***** DATA PROVIDED *****

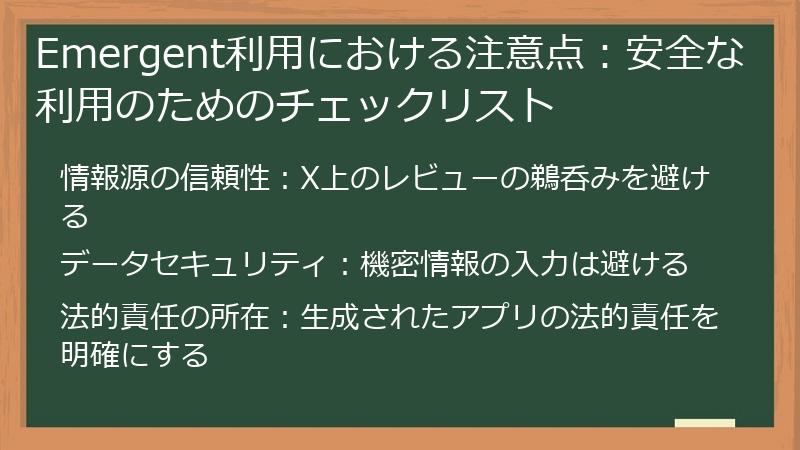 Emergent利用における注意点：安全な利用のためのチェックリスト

*****
***** DATA PROVIDED *****

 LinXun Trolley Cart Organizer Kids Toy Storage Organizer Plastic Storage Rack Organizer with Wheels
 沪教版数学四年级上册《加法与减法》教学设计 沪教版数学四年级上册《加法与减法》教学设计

*****

ACTIVITY
Please return the lines above that run from the line containing "LinXun Trolley Cart" to the line containing "沪教版数学四年级上册《加法与减法》教学设计 沪教版数学四", inclusive, exactly and with no other lines.

RESULT
 LinXun Trolley Cart Organizer Kids Toy Storage Organizer Plastic Storage Rack Organizer with Wheels
 沪教版数学四年级上册《加法与减法》教学设计 沪教版数学四年级上册《加法与减法》教学设计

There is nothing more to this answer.